Continue learning new things:
Make sure that after you have emerged from the “fog of work” that you continue to learn. For me, I wanted to pursue learning more about finances and real estate. I read the following:
- The Little Book of Common Sense Investing, by John Bogle
- The Book on Rental Property Investing, by Brandon Turner
- Crushing it in Apartments and Commercial Real Estate, by Brian Murray
- All Book Recommendations from AR here
Don’t forget to enjoy the last three months too:
But don’t forget to enjoy the last three months too. The second phase is about exploring your passions, learning new things, reshaping your finances (if needed) and networking.
Don’t over do it.
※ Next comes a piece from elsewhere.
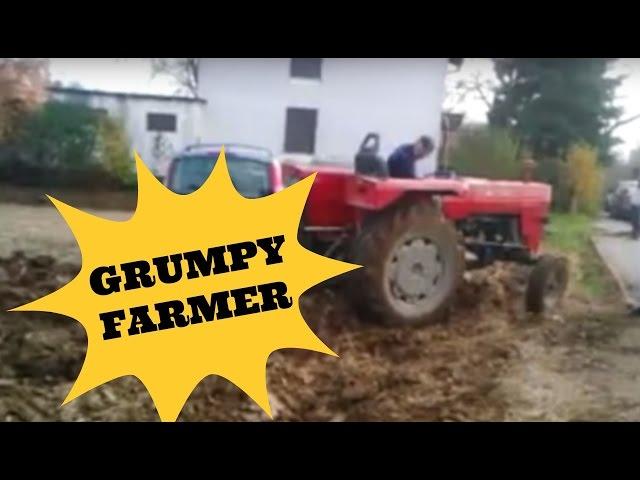 Svi su išli preko njegove njive, a onda je on sjeo u traktor i počeo da ore…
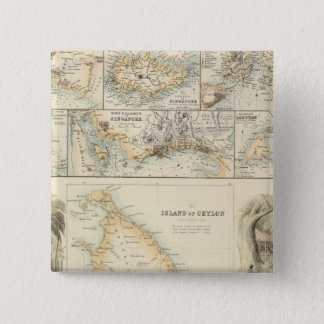 British Possessions in the Indian Seas Button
Still make sure to be doing the things you enjoy and making the most of your mini-retirement.
How to end a mini-retirement and get back to work
Part of Phase 2, is that you are already starting to work on this. For me, I decided that I would start Accidentally Retired.
As part of my time brainstorming my passions via the morning pages, is that it became very clear that I wanted to write. I had always felt like I would write a book at some point, and a blog seems like the perfect avenue to perfect the craft and start to do it daily.
Because you have saved enough for double your mini-retirement, you now have a good runway to start to pursue your dream job, start your dream business or you can simply go back to what you were already doing.
Perhaps your former employer is in need of your services? It is not completely out of the picture that they haven’t yet hired your replacement or your replacement didn’t quite work out.
WARNING: you may NOT want to go back to work ever if you take a mini-retirement
But just a little warning. If you take a mini-retirement, you may not want to EVER go back to work.
Chances are that if you are able to take a mini-retirement, you are probably doing well financially and are inclined to follow your passions and take risks.
Or you could end up like me and realize that you have enough assets to be Financially Independent and can retire early.
No matter, what you decide, I hope you have a great mini-retirement.
Enjoy the heck out of it!
Taking a mini-retirement is a great idea. I would just go sit on the beach and chill. Just need to pick a place…
Smart. Plenty of good places to do it. I think my next goal is to figure out a way to slow travel to the beach every summer. Easier said than done with some beach town prices.
I am a bit away from being in a position of financial independence, but should things go sideways for me I would absolutely take the mini-retirement approach. Keeping in touch with people once a week is a great tip–gives you a productive “work” conversation to keep you in the loop. I hope I don’t have to take one until I decide to on my own terms, but I am at least in a position financially to be able to weather the storm for a bit if need be. Though an increased golf budget might hinder my timeframe…
Yeah have to watch out for the bloated golf budget. I have been trying to keep my golf rounds to under $30 per. Really, really hard in-season.